▶ _Work to do_
#1 From the council meeting questions and responses, list the separate submissions that a small trader wishing to operate a single refreshment van was required to complete.
#2 Using the council meeting questions and responses, decide whether each statement agrees with the text. Answer yes or no, and quote the deciding words.
(a) The Invitation to Tender for a recent Mudeford concession was 42 pages long.
(b) The coffee proposal for the Kings Park parkrun was exclusive.
(c) The Council's response names a specific regulation that prevented officers from approving the short trial.
#3 Carry on the council meeting questions and responses from the point at which they end.

Questions from Mr Ian Redman on Agenda Item 8 – Procurement & Contract Management Strategy Delivery Plan:
(1) Has the Council considered the practical burden its procurement processes place on small local businesses?
The Invitation to Tender for a recent Mudeford concession was 42 pages long, which a bidder must read simply to understand how to submit a bid.
A small trader wishing to operate a single refreshment van was then required to complete four separate submissions: the Procurement Specific Questionnaire, Form of Tender, Pricing submission and a detailed Quality submission. The Quality section alone required extensive written responses on areas such as business planning, staffing, marketing, sustainability and experience, potentially running to dozens of pages.
For a small local operator without dedicated bid-writing staff, this represents many hours, often days, of unpaid work just to submit a bid.
Does the Council recognise that such processes create a real barrier to small local businesses, and what specific steps has it taken to simplify procurement and reduce unnecessary paperwork?
Response:
The Council does consider the practical burden its procurement processes place on small local businesses, indeed Procurement Act 2023 is geared to be supplier friendly as far as reasonably practicable whilst maintaining transparency, equal treatment and fairness alongside value for money, integrity, and public benefit. With reference to the procurement of concessions at BCP, the Council has reviewed and clarified procedures and communicated internally that Mobile Traders are out of scope of rules relating to the procurement of ‘concessions’. Mobile Traders are subject to pitch fees however such fees are calculated. Services should lead on the sourcing of mobile trading operators. Services will of course maintain focus on transparency, equal treatment and fairness alongside value for money, integrity, and public benefit.
For the avoidance of doubt, ‘Mobile Traders’ is taken to mean third parties who utilise BCP's ground for their operational footprint in combination with their own privately owned assets (i.e. they install their equipment within a designated ground pitch [be it on a high street / car park, or a patch of grass in a park, sand on a beach and so on] and they sell product). This includes:
(2) In November I asked to provide coffee at the Kings Park parkrun over the Christmas period — a time-limited four-week trial. The proposal was small in scale (around three hours on Saturday mornings), non-exclusive, and included a commitment to donate 10% of sales toward funding a bench in the park.
Council officers stated that the proposal could not proceed because it would need to be offered out to other traders, and Procurement was later cited as supporting that position. However, the proposal was only for a very short, low-value trial.
If this interpretation is correct, it could affect many small businesses and may prevent innovative ideas or small-scale trials that help grow the local economy.
What specific regulation, policy, or legal requirement prevented officers from approving a short trial of this kind?
Response:
There is no specific regulation, policy, or legal requirement that prevented officers from approving a short trial of this kind.
Statements from Mr Philip Gatrell on Agenda Item 6 – External Audit – Auditor’s Annual report 2024/25 final
(1) “2014 ACT”
On 26th February 2026 the external auditor referenced my Statement to this Committee when saying - quote - I “was factually incorrect” the firm “hadn’t considered” my Objection.
I did not state that nor that my Objections had “been ignored”. Nonetheless I perceive tardy resolution.

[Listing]
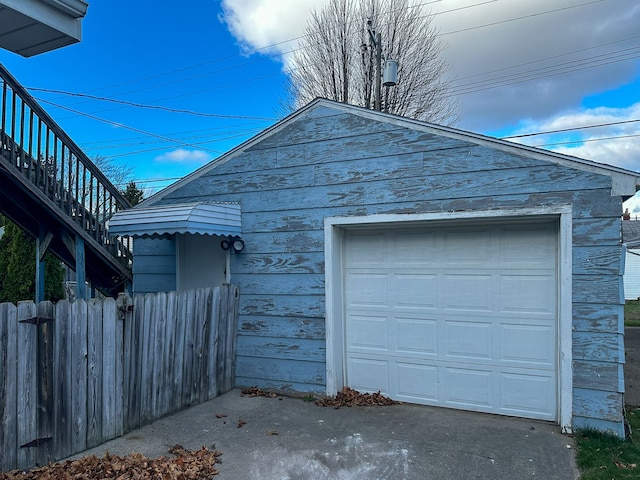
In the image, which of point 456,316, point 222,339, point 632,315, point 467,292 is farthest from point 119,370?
point 632,315

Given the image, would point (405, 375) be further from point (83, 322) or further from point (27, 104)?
point (27, 104)

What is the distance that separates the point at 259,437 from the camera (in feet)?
13.5

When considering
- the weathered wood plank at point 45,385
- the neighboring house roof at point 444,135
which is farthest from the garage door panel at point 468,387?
the weathered wood plank at point 45,385

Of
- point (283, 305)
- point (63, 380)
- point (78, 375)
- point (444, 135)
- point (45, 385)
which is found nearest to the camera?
point (45, 385)

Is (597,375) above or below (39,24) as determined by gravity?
below

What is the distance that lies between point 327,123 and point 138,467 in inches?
150

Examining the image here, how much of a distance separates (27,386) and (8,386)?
0.46ft

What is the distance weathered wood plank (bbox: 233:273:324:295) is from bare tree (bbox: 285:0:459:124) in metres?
9.40

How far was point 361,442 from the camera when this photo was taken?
3975 mm

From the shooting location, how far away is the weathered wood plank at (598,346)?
398cm

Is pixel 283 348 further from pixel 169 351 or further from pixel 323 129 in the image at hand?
pixel 323 129

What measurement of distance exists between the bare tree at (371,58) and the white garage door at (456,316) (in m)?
9.39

▶ _Replies_
#1
- Procurement Specific Questionnaire
- Form of Tender
- Pricing submission
- Quality submission

#2
(a) Yes: "The Invitation to Tender for a recent Mudeford concession was 42 pages long"
(b) No: "non-exclusive"
(c) No: "There is no specific regulation, policy, or legal requirement that prevented officers from approving a short trial of this kind."

#3
Regarding the 2014 Act processes and related National Audit Office Code (Code):
• My Objections were submitted within time by 8th August 2025 and accepted 12th September 2025.
• My Questions were submitted within time though by default not answered; warranting explanatory analysis beyond the scope of these 150 permitted words.
• The Code states:
“Where the auditor is not able to decide the objection within six months, they should inform the objector and the authority and provide a further update on progress every three months until the objection is decided.”
My Public Issues on and since 16th October 2025 identify limitations in the 2024/25 external audit. The next two Statements record events and actuality.
(2) 2024/25 EXTERNAL AUDIT CONCLUSION
My preceding Statement identifies basic misunderstandings concerning 2014 Act obligations.
Finalised Statement of Accounts page 132 includes the auditor’s Report wording dated 27th February 2026 stating the audit cannot be formally concluded because - for example - Objections are under “consideration”.
Regarding the preceding Statement:
• The Code is implicit that timely notice is sent in writing direct to registered local government electors regarding progress and Objection resolution, as was the auditor’s 2023/24 practice. There is no onus on Objectors to view Council meetings or impersonal reports online to obtain that information.
• The 1st November 2025 interim and 27th February 2026 final reporting packs include “2024/25 outcome” sections regarding “Use of auditors powers”. The narrative such as “we have not made any written declarations …” could - in a 2014 Act context - be construed as applying to not only auditor Findings but also electors’ Objections.
The latter consideration apart my following Statement records reporting omissions and concerns.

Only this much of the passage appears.